Depuis l’indépendance de l’Érythrée en 1993, retirant à l’Éthiopie son accès à la mer Rouge, les relations entre les deux pays n’ont cessé d’être marquées par la méfiance et la rivalité. La guerre frontalière de 1998 à 2000 fut d’une brutalité inouïe, causant des dizaines de milliers de morts. Le conflit prit fin grâce aux Accords d’Alger, et aux décisions de la commission internationale, mais les tensions demeurèrent profondément enracinées.
En 2018, un tournant se produisit : les dirigeants des deux nations signèrent un sommet à Asmara, mettant officiellement fin à l’état de guerre, rétablissant les liens diplomatiques et ouvrant les frontières. Dans la foulée, un accord tripartite avec la Somalie fut conclu la même année, visant à renforcer la coopération régionale. Ces gestes apparurent comme la promesse d’une ère nouvelle dans la Corne de l’Afrique.
Cependant, le conflit interne en Éthiopie, notamment la guerre du Tigré de 2020 à 2022, a profondément perturbé cet espoir. L’armée érythréenne a joué un rôle décisif aux côtés des forces fédérales, et leurs troupes ont été abondamment accusées de crimes contre l’humanité, notamment de violences sexuelles systématiques à caractère génocidaire dans la région du Tigré. Ces exactions, dont des viols collectifs, grossesses forcées, tortures sexuelles, l’usage d’objets pénétrants comme des vis ou des morceaux de plastique, sont documentées par des ONG et des enquêteurs comme constituant des crimes contre l’humanité, voire un génocide. Malgré la fin officielle des hostilités en 2022, les violences perdurent, y compris dans les zones toujours occupées par l’armée érythréenne.

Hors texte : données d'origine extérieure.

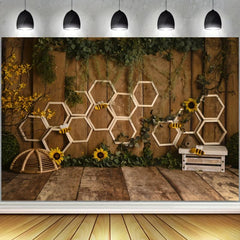 Boho Bee Sunflower Backdrop Rustic Branch Wooden Background Photography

Depuis plusieurs mois, les signaux de dérive se multiplient. Le président érythréen Isaias Afwerki a mis en garde contre une reprise du conflit, dénonçant les ambitions éthiopiennes de contrôle portuaire et affirmant la détermination de l’Érythrée à se défendre. Ces reproches se trouvent aggravés par les tensions liées à l’accès à la mer, élément stratégique pour l’Éthiopie, désormais enclavée depuis 1993 et actuellement dépendante du port de Djibouti ainsi que par sa volonté imminente d’obtenir un accès maritime direct. Or, toute tentative unilatérale est susceptible d’être perçue comme une menace à la souveraineté érythréenne et ravive les malentendus.
Parallèlement, les divisions internes au sein du TPLF (Front de libération du peuple du Tigré), entre factions opposées menées par Getachew Reda et Debretsion Gebremichael, accentuent la vulnérabilité de la région. Cette fragmentation, couplée à la présence érythréenne dans le Tigré, rend le terrain d'autant plus instable.
Sur le plan géopolitique, l’Éthiopie n’est plus seulement isolée, elle est désormais un acteur recherchant un rééquilibrage stratégique. Elle a signé en 2024 un protocole d’accord avec le Somaliland pour obtenir un accès à la côte sur la mer Rouge, suscitant la colère de la Somalie, de l’Érythrée et de l’Égypte. Ces rivalités se greffent sur la concurrence régionale autour du barrage de la Renaissance (le GERD), un projet hydrique qui oppose l’Éthiopie à l’Égypte laquelle craint pour ses ressources en eau et soulève également des inquiétudes fortes dans le voisinage.
Au total, la conjoncture actuelle laisse entrevoir plusieurs trajectoires possibles. L’issue la plus probable est celle d’une paix fragile fragilisée par des affrontements larvés, la montée des tensions dans le Tigré, et le rôle d’îlots de violence initiés par des acteurs internes et externes. Le moindre incident pourrait précipiter la reprise d’un conflit armé entre Addis-Abeba et Asmara. Une autre possibilité, moins plausible, serait une médiation internationale crédible menée par la Chine, la Turquie ou d’autres acteurs influents permettant un accès portuaire éthiopien négocié, sans guerre, mais cela reste hypothétique.
L’histoire conflictuelle entre l’Éthiopie et l’Érythrée, qui a souvent pris des chemins imprévisibles, reste aujourd’hui influencée par des mêmes dynamiques : rivalités territoriales, enjeux stratégiques (ports, eau, routes commerciales), fractures politiques internes, et influence régionale. Tant que les grievances historiques ne trouveront pas de résolution équitable et durable, la paix restera menacée, vulnérable aux ruptures, aux calculs de pouvoir ou aux manipulations locales et régionales.